Policies and procedures to govern data access
Policies and Procedures should be in place to control authorisation and access to services. Policies are the foundational element of zero trust. Many security solutions provide controls over accessing location, time and device. For example, if your staff all work from 9-5 in the UK, on Windows 11 machines, you can block any access that does not meet this criteria.
Continual monitoring of user behaviours, device health, service access requests helps establish “normal” behaviour patterns. Behaviors outside of this bell curve should be investigated.
The single biggest risk to your cyber security
And, most importantly, people are the single biggest risk to your organisation. They don’t mean to be, its not egregious, nefarious, or deliberate, its Zipfs Law at work, and they’re usually not aware of it until its too late.
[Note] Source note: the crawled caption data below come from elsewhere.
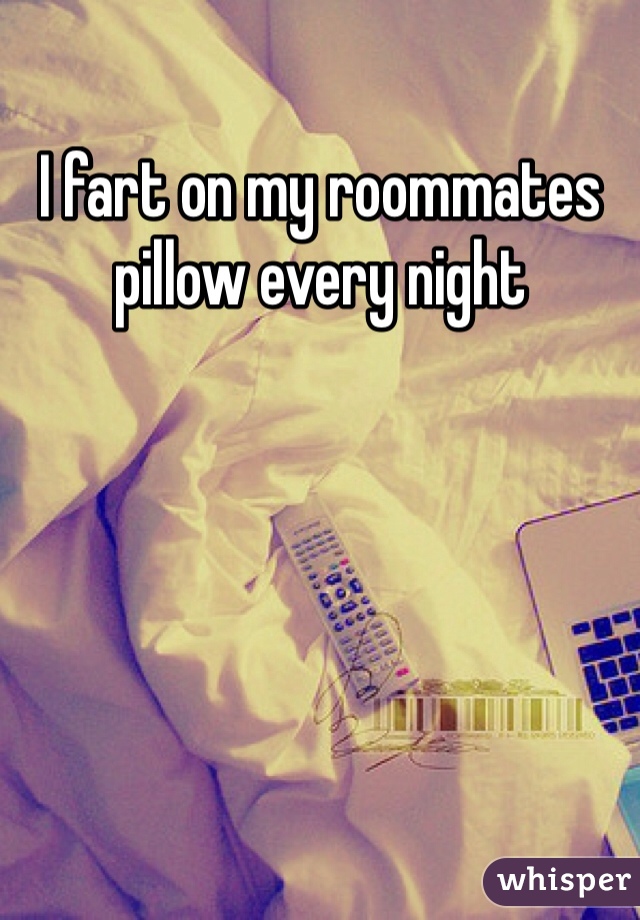 I fart on my roommates pillow every night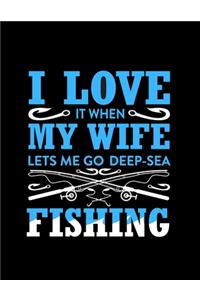I Love It When My Wife Let's Me Go Deep-Sea Fishing (Log Book)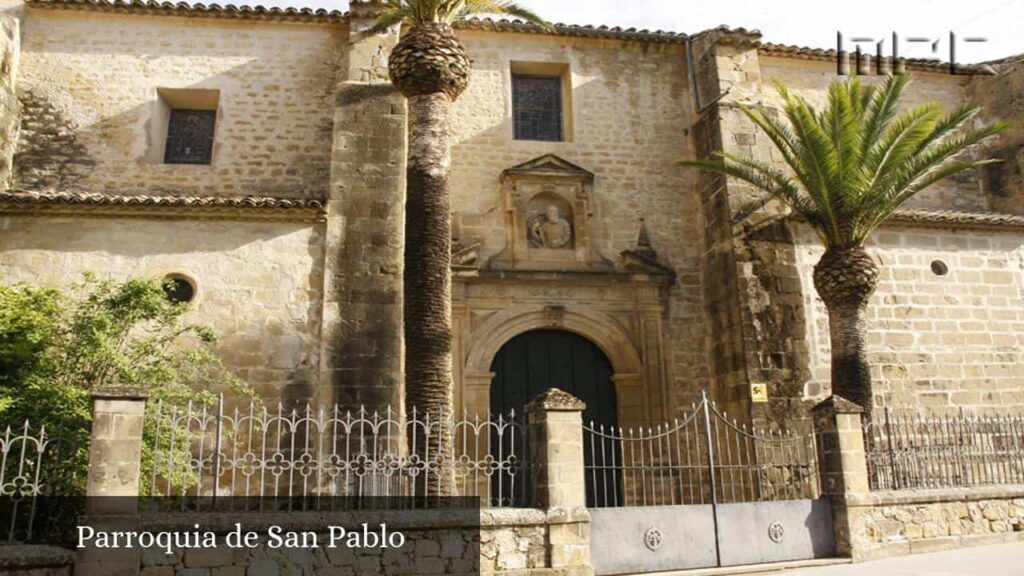 Parroquia de San Pablo - Baeza (Andalucía)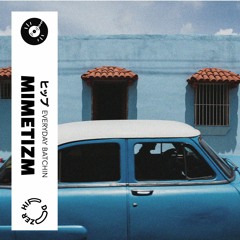 Mimetizm - Everyday Batchin'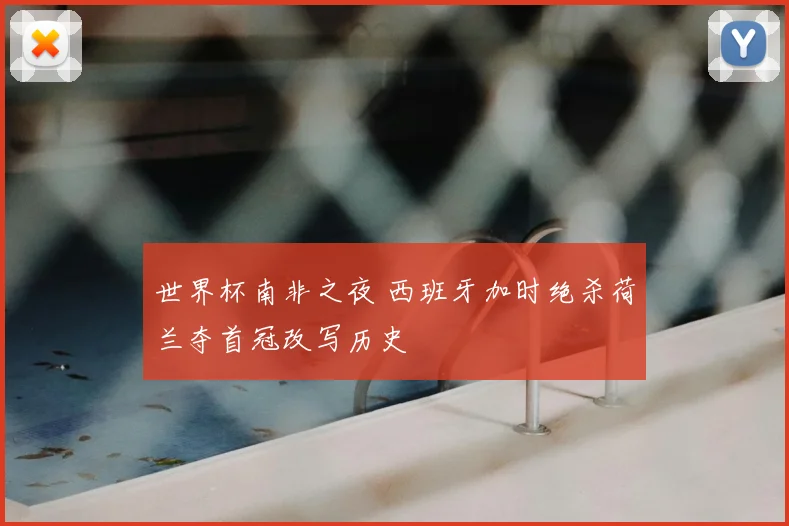 世界杯南非之夜 西班牙加时绝杀荷兰夺首冠改写历史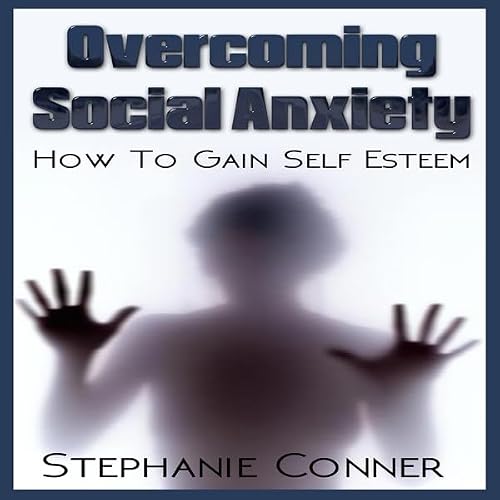 Cover of Overcoming Social Anxiety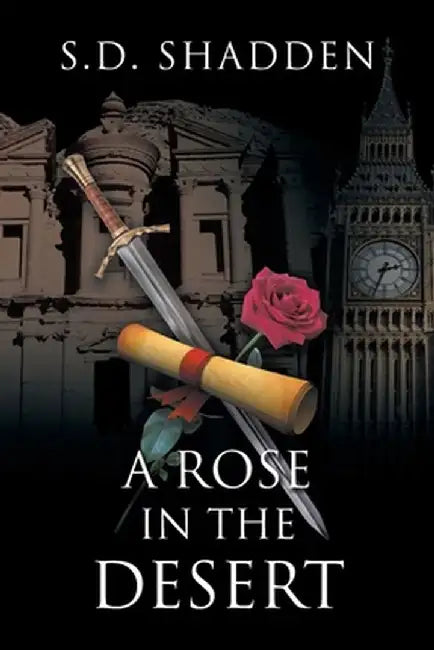 A Rose in the Desert by S. D. Shadden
All it takes is one person being are under pressure, distracted, or simply not having enough coffee. People are your biggest cyber security risk.
Training, continuous training, on cyber security measures people can take in their daily behaviours and work habits can protect your company from those “commodity” attacks that form the basis of most successful cyber security breaches.
Train your people, have robust policies, and don’t trust any user, or device, or service, until it has been authenticated and validated.